US 11,899,698 B2
Wordbreak algorithm with offset mapping
Manoj Gupta, Hyderabad (IN); and Kavin Motlani, Indore (IN)
Assigned to Microsoft Technology Licensing, LLC, Redmond, WA (US)
Filed by Microsoft Technology Licensing, LLC, Redmond, WA (US)
Filed on Aug. 3, 2021, as Appl. No. 17/444,347.
Claims priority of application No. 202141023933 (IN), filed on May 28, 2021.

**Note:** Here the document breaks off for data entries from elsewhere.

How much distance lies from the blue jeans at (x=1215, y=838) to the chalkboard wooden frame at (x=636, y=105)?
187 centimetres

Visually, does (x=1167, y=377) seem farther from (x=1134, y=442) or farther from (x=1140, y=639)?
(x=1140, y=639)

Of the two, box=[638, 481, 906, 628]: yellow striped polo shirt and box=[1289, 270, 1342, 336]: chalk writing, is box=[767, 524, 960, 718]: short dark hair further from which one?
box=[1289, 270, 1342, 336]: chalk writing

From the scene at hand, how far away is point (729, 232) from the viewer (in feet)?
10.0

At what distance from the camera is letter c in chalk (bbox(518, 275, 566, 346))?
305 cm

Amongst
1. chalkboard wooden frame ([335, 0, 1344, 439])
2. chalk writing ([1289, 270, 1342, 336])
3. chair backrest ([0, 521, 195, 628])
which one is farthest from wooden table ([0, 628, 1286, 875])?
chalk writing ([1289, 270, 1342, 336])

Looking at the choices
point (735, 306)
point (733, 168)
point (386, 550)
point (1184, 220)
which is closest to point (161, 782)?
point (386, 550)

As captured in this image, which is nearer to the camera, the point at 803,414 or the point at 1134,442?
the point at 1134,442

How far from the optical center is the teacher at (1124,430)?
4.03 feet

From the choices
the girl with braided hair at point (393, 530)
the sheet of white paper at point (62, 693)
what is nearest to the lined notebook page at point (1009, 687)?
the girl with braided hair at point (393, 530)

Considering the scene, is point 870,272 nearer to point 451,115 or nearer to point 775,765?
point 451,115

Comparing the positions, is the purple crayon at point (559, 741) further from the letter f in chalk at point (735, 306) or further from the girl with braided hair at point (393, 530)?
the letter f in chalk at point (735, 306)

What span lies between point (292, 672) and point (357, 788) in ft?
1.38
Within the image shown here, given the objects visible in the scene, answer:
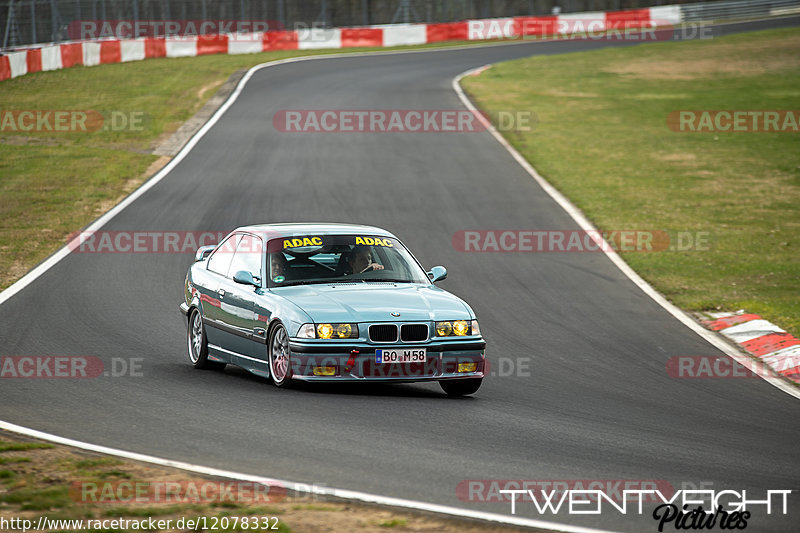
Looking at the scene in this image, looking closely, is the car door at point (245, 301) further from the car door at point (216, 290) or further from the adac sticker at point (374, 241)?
the adac sticker at point (374, 241)

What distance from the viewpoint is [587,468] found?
717 cm

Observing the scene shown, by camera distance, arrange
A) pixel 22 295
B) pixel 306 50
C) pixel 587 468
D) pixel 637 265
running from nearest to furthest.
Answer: pixel 587 468 → pixel 22 295 → pixel 637 265 → pixel 306 50

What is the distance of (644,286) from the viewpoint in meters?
16.3

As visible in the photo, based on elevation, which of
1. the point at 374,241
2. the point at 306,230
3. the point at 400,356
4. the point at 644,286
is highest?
the point at 306,230

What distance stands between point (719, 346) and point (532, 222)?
7.36 m

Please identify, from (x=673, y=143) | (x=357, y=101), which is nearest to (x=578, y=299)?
(x=673, y=143)

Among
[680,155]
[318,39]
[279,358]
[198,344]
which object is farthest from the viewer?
[318,39]

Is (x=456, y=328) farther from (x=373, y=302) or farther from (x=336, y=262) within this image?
(x=336, y=262)

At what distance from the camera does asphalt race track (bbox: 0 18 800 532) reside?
7.23 m

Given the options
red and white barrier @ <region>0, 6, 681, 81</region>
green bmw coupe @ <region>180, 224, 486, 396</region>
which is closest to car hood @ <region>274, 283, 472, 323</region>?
green bmw coupe @ <region>180, 224, 486, 396</region>

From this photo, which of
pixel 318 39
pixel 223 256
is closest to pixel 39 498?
pixel 223 256

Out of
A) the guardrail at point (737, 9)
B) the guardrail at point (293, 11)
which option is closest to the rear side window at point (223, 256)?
the guardrail at point (293, 11)

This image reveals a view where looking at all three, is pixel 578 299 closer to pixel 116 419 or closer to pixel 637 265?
pixel 637 265

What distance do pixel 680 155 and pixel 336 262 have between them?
19.5 meters
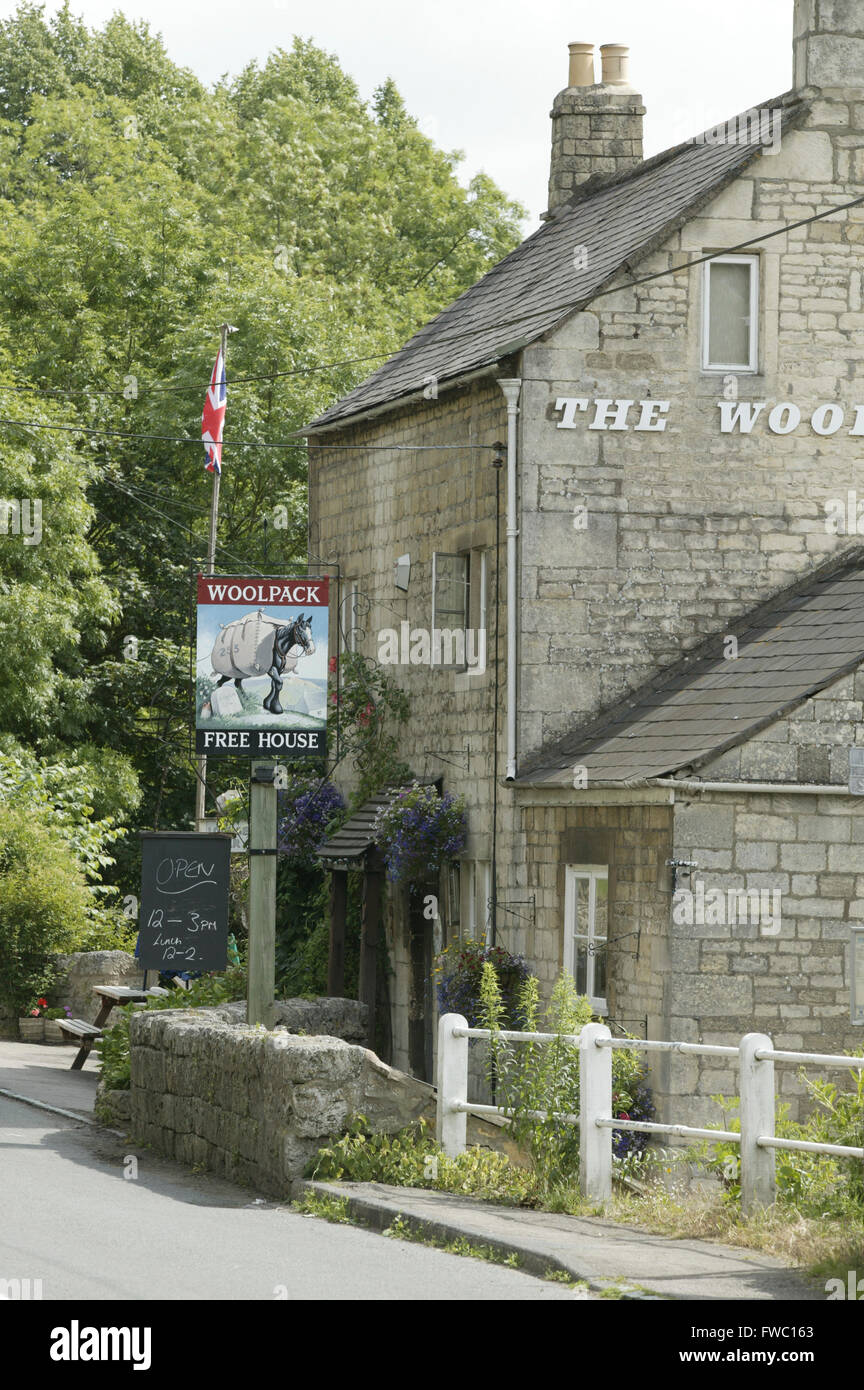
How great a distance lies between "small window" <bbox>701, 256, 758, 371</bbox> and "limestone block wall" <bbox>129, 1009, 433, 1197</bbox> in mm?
7794

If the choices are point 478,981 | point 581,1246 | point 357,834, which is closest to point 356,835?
point 357,834

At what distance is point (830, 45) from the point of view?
18.2 m

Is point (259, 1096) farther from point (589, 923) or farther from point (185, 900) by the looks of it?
point (185, 900)

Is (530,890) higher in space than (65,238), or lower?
lower

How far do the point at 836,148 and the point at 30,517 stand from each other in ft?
51.4

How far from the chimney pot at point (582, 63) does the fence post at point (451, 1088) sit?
14070 millimetres

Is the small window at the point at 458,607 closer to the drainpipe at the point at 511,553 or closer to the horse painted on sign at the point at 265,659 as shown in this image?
the drainpipe at the point at 511,553

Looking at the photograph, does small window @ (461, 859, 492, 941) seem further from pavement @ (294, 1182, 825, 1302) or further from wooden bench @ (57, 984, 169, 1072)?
pavement @ (294, 1182, 825, 1302)

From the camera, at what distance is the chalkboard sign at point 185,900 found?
17984 mm

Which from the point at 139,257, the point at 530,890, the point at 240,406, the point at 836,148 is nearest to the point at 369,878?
the point at 530,890

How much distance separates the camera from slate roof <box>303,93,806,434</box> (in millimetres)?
17953

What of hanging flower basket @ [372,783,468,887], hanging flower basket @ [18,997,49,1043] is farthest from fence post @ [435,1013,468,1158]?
hanging flower basket @ [18,997,49,1043]

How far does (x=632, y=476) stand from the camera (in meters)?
18.0

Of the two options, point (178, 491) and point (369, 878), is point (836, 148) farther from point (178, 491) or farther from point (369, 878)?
point (178, 491)
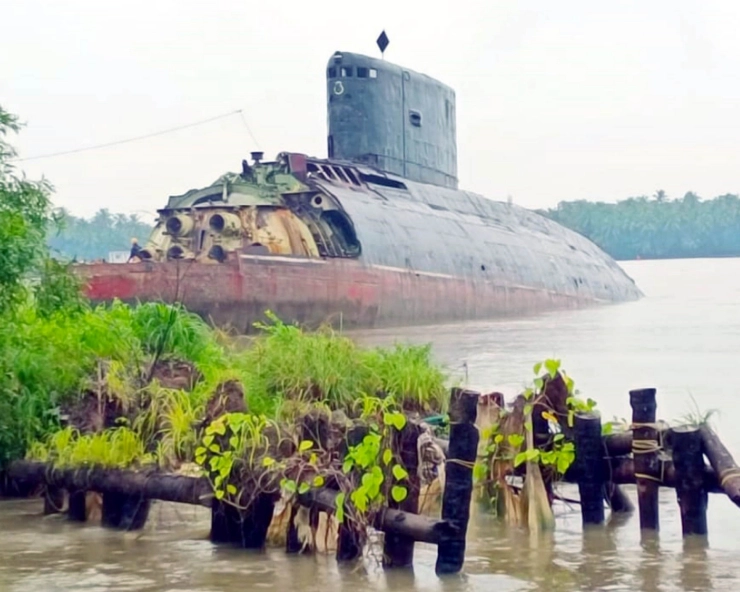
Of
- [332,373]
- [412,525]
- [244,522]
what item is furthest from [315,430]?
[332,373]

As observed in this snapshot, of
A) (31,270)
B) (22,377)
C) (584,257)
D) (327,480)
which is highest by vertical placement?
(584,257)

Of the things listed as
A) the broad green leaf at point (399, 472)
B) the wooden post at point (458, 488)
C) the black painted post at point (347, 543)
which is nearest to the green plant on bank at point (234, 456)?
the black painted post at point (347, 543)

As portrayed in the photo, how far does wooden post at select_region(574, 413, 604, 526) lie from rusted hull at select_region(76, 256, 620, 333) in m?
15.2

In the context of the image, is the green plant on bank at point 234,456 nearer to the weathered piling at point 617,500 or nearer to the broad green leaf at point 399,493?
the broad green leaf at point 399,493

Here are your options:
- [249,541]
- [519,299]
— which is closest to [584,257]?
[519,299]

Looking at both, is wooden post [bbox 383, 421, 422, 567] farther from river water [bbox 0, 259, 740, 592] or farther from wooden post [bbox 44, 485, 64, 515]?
wooden post [bbox 44, 485, 64, 515]

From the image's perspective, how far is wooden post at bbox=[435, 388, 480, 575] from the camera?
7.29 m

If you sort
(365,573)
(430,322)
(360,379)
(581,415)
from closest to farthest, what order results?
(365,573) < (581,415) < (360,379) < (430,322)

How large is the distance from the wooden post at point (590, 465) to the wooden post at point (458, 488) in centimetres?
136

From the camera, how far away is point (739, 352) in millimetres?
23172

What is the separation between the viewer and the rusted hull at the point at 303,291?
26.7 meters

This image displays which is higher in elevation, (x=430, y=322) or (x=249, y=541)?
(x=430, y=322)

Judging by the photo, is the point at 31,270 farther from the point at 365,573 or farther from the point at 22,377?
the point at 365,573

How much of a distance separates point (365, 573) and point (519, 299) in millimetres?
31300
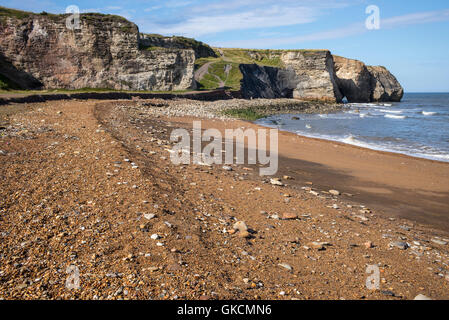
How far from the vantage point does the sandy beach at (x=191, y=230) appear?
12.6 feet

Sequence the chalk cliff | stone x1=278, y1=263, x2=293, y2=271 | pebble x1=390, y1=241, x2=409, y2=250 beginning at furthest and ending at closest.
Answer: the chalk cliff → pebble x1=390, y1=241, x2=409, y2=250 → stone x1=278, y1=263, x2=293, y2=271

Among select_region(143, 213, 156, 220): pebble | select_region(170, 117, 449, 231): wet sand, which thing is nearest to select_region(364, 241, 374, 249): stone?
select_region(170, 117, 449, 231): wet sand

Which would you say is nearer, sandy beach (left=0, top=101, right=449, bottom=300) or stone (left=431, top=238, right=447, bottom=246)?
sandy beach (left=0, top=101, right=449, bottom=300)

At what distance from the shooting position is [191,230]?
5.16 metres

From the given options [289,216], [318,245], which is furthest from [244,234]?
[289,216]

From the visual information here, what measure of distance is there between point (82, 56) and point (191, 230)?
33.7 metres

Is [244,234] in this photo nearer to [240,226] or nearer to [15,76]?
[240,226]

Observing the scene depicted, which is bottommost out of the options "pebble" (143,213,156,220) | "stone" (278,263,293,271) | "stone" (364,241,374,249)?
"stone" (364,241,374,249)

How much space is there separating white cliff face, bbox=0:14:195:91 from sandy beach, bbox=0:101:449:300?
955 inches

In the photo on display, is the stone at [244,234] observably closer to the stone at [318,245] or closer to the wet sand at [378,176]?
the stone at [318,245]

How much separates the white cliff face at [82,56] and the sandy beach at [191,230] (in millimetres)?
24270

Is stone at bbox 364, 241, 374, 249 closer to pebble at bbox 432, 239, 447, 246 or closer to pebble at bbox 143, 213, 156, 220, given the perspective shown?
pebble at bbox 432, 239, 447, 246

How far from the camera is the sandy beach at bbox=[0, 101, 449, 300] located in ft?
12.6

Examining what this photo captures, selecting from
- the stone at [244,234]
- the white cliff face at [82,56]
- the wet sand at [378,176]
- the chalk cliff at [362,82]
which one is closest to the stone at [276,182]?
the wet sand at [378,176]
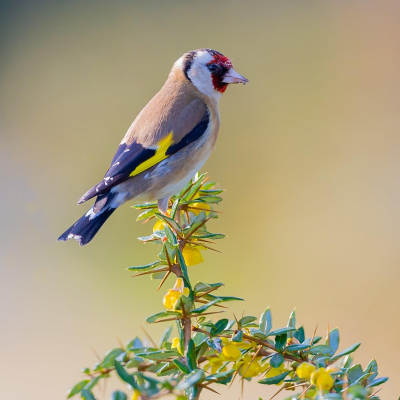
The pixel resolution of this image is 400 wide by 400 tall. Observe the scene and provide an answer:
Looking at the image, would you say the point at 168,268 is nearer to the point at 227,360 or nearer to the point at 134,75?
the point at 227,360

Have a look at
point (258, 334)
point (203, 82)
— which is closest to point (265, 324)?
point (258, 334)

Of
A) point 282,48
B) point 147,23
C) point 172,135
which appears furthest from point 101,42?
point 172,135

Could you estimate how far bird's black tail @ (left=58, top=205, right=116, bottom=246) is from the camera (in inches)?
72.1

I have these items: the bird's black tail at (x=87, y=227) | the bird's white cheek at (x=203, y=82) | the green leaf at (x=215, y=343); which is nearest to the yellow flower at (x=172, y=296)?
the green leaf at (x=215, y=343)

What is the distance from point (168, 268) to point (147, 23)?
5.00 metres

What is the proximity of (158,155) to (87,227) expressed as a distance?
1.30 feet

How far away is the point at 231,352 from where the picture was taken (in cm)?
94

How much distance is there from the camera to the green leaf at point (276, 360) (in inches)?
37.5

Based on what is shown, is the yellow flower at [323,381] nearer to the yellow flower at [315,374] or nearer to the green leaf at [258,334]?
the yellow flower at [315,374]

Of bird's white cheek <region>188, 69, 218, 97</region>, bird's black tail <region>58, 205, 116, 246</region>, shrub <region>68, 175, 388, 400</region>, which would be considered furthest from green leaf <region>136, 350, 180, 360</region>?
bird's white cheek <region>188, 69, 218, 97</region>

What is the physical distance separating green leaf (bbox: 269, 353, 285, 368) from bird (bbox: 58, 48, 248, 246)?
102 centimetres

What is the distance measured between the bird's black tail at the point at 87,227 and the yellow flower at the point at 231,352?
3.20 feet

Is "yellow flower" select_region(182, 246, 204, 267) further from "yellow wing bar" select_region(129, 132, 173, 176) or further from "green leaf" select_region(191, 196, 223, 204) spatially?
"yellow wing bar" select_region(129, 132, 173, 176)

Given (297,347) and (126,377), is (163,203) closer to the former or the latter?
(297,347)
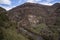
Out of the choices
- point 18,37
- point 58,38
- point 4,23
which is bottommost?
point 58,38

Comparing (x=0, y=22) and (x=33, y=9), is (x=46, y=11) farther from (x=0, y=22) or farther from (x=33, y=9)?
(x=0, y=22)

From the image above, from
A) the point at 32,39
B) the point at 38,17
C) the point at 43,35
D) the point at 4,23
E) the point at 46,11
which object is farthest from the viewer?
the point at 46,11

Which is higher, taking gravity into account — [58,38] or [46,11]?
[46,11]

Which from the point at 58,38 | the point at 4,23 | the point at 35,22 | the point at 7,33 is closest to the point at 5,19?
the point at 4,23

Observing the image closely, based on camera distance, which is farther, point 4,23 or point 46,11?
point 46,11

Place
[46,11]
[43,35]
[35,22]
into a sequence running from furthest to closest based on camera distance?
1. [46,11]
2. [35,22]
3. [43,35]

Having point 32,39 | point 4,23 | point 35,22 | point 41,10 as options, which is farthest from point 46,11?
point 4,23

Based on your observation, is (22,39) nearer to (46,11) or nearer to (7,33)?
(7,33)
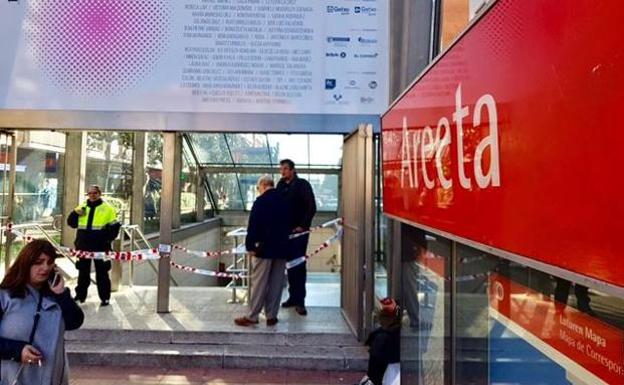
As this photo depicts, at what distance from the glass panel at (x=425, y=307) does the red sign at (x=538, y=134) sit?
699mm

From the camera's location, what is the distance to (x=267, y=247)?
5.07 m

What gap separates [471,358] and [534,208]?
1.29 metres

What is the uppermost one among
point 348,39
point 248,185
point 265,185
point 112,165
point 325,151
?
point 348,39

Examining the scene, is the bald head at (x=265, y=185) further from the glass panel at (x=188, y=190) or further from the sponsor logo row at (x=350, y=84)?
the glass panel at (x=188, y=190)

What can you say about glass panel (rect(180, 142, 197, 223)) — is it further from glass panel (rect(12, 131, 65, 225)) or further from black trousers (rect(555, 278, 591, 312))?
black trousers (rect(555, 278, 591, 312))

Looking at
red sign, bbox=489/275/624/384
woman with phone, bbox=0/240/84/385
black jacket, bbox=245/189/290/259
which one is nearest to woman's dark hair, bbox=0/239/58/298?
woman with phone, bbox=0/240/84/385

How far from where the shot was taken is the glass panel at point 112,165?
9.72m

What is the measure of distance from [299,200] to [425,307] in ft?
10.1

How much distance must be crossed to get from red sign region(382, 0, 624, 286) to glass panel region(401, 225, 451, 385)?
70 cm

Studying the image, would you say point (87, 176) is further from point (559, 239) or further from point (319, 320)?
point (559, 239)

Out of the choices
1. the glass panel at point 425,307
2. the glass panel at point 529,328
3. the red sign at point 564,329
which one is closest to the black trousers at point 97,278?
the glass panel at point 425,307

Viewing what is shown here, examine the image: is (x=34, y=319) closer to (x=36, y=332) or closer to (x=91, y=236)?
(x=36, y=332)

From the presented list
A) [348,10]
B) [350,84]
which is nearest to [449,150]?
[350,84]

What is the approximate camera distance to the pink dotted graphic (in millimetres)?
5445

Prior Publication US 2022/0382789 A1, Dec. 1, 2022
Int. Cl. G06F 16/31 (2019.01)
CPC G06F 16/313 (2019.01) 20 Claims
OG exemplary drawing
 
1. A computer system, comprising:
a processor coupled to a mass storage device that stores instructions, which, upon execution by the processor, cause the processor to:
store an original string formed of a plurality of characters;
perform a wordbreak algorithm on the original string;
tokenize the original string to generate a processed string including a plurality of word tokens separated by one or more spaces;
generate an offset map between locations within the word tokens in the processed string and corresponding locations in the original string, the offset map including a mapping between a first data structure including character offset index values in the original string and a second data structure including character offset index values in the processed string;
classify a portion of the processed string as a target by determining a start character offset index value and end character offset index value of the target in the processed string from among the character offset index values in the second data structure;
identify target characters in the original string that correspond to the target using the mapping between the character offset values in the first and second data structures in the offset map; and
perform a predetermined action on the target characters in the original string.